Are ethical lapses among America’s teen-agers becoming increasingly commonplace? A new survey of almost 30,000 high-schoolers, conducted by the Josephson Institute of Ethics, says so. The study found “alarming rates” of lying, cheating, and stealing among the nation’s adolescents. “There’s a hole in our moral ozone,” warned Josephson’s press release, “and it’s getting bigger.”

The report found a shocking 64 percent of teens had cheated on a test during the past year. Dishonesty plagues student relationships at school and at home: 65 percent of adolescents admitted they lied to a teacher about something important. Eighty-two percent lied to a parent. Outright criminal behavior was less common but still disturbing: Almost one-third of teens said they stole something from a store over the past year.

Adolescents demonstrate a startling disconnect between beliefs and behavior. Ninety-three percent of these same teens indicated they were “satisfied with their personal ethics and character.” Eighty-four percent agreed with the statement, “It’s not worth it to lie or cheat because it hurts your character.” Yet teens clearly engage in these behaviors anyway.

Why? Some say kids cheat because of unprecedented pressure to perform — to secure admission to high-ranking colleges, and to find employment in an increasingly competitive job market. Adherents of this view point to recent cheating scandals at top-performing schools, such as Chapel Hill High, as evidence that moral standards wilt when we turn up the heat.

Others fault technology. PDAs, cell phones, and MP3 players all can be put to nefarious purposes by students. The “scan and snack” method, outed by the Education Portal blog, highlights a particularly shrewd cheating strategy for those skilled in high-tech wizardry: Students peel a label from a soda bottle or snack, scan it into a computer, and then replace the nutrition facts with calorie-free, grade-boosting test answers.

Scanners and snackers can access step-by-step instructions on YouTube, which features more than 3,000 “how to cheat” videos, according to CBS News. The Internet is also a boon to uninspired scribes tempted to copy or purchase term papers. Thirty-six percent of teens in the Josephson survey said they had plagiarized from the Internet.

Educators are ramping up their efforts to squelch cheating. Many use online detection services such as Turnitin.com to check papers for plagiarism. School administrators, wise to the cheating potential of high-tech devices, are cracking down on what students can bring into exams. Honor codes are receiving renewed attention. In July, in the wake of Chapel Hill High’s cheating scandal, the district school board passed a comprehensive academic integrity policy.

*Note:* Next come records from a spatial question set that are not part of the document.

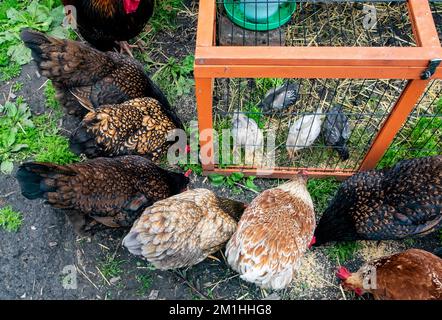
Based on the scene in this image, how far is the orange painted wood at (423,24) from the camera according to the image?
253cm

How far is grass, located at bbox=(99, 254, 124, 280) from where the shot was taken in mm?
3359

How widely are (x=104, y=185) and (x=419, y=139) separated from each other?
9.34ft

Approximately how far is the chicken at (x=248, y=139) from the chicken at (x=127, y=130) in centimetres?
53

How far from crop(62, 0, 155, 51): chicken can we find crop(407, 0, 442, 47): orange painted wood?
2.24 metres

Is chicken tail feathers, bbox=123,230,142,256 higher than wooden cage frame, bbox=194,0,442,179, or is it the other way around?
wooden cage frame, bbox=194,0,442,179

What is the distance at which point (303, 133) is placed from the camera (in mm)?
3666

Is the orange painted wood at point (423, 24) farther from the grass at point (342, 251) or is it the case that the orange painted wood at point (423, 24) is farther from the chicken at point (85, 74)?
the chicken at point (85, 74)

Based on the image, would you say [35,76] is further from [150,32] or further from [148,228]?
[148,228]

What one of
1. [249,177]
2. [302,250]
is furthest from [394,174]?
[249,177]

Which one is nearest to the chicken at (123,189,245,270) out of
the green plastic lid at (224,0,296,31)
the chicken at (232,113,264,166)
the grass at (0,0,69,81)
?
the chicken at (232,113,264,166)

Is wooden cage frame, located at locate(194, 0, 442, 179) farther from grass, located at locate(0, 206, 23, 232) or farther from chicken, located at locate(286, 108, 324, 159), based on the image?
grass, located at locate(0, 206, 23, 232)

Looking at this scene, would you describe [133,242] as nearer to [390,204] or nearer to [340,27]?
[390,204]

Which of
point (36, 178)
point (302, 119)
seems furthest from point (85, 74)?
point (302, 119)

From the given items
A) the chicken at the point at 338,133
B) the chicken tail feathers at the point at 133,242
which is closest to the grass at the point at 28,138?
the chicken tail feathers at the point at 133,242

Such school-based attempts to encourage honesty are necessary and good. So, too, are swift and decisive disciplinary measures when infractions occur. By themselves, however, these efforts are insufficient.

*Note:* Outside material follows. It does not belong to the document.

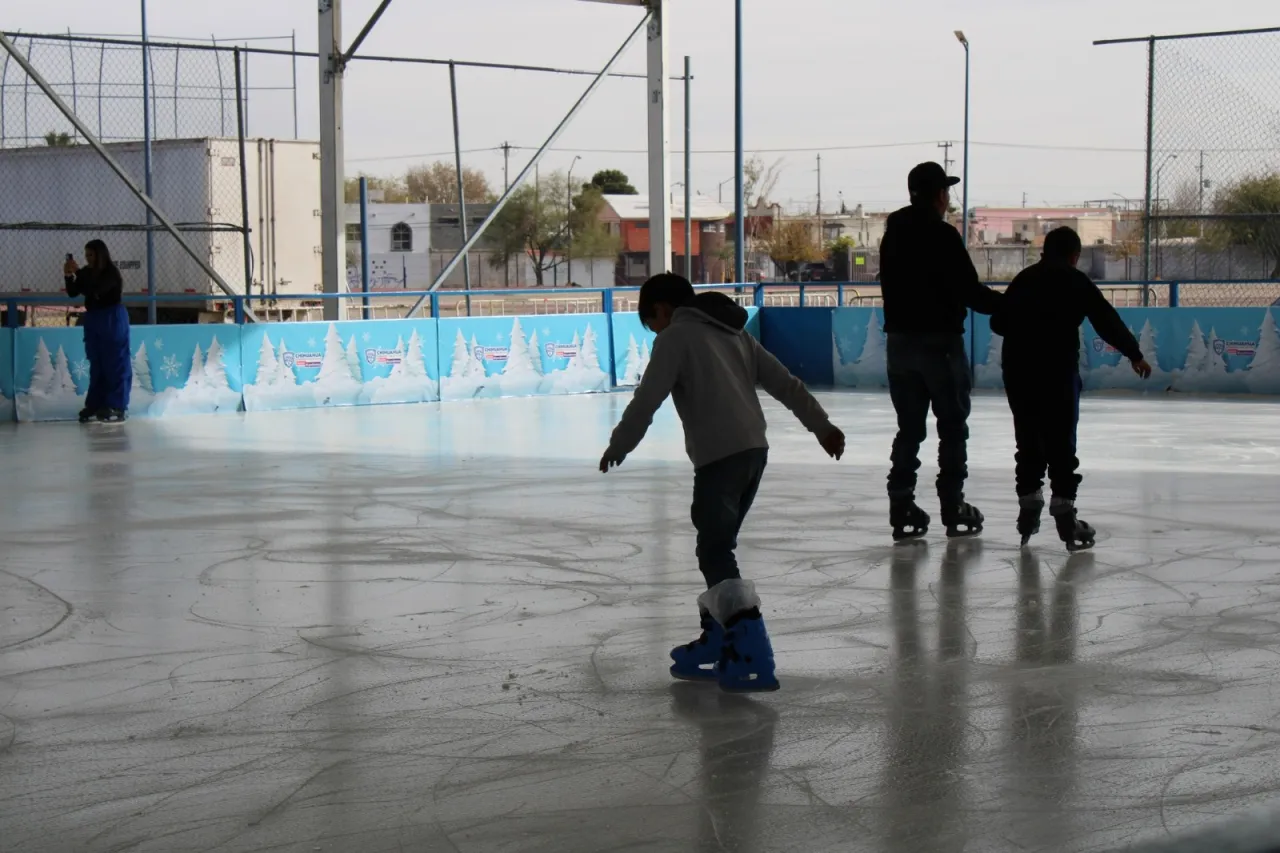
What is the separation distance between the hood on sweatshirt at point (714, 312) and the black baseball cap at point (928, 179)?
2.97m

Here’s why: Kids don’t cheat at school because of their technological savvy. Nor do they choose the dishonest path just because they’re stressed out. They do it because they lack the integrity to stay true.

Ultimately, schools reap what we, as parents, sow. Cheating and lying are merely outward manifestations of an inner attitude of the heart — an attitude shaped primarily by the presence, or absence, of parental time, training, and care.

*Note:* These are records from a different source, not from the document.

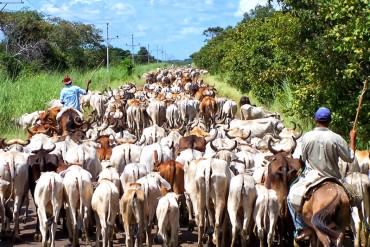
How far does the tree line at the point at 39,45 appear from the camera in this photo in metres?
35.4

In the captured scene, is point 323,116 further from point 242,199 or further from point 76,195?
point 76,195

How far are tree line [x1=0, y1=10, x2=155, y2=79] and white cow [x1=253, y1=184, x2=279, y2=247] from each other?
21643 millimetres

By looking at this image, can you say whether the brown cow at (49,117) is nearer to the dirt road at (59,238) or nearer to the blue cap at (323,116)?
the dirt road at (59,238)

If, as parents, our particular brand of character is jarringly inauthentic, we should not be surprised when theirs is as well. The reverse is also true: If we model lives of decency and integrity, pairing admonition with action, then we give our children something to admire and emulate.

In the end, there’s a lot schools can and should do to deter dishonesty. But we would do well to acknowledge that parents, not schools, provide the moral scaffolding on which children construct a lifelong system of ethics. If the Josephson report tells American parents anything, it’s this: We have much left to do.

Kristen Blair is a North Carolina Education Alliance Fellow.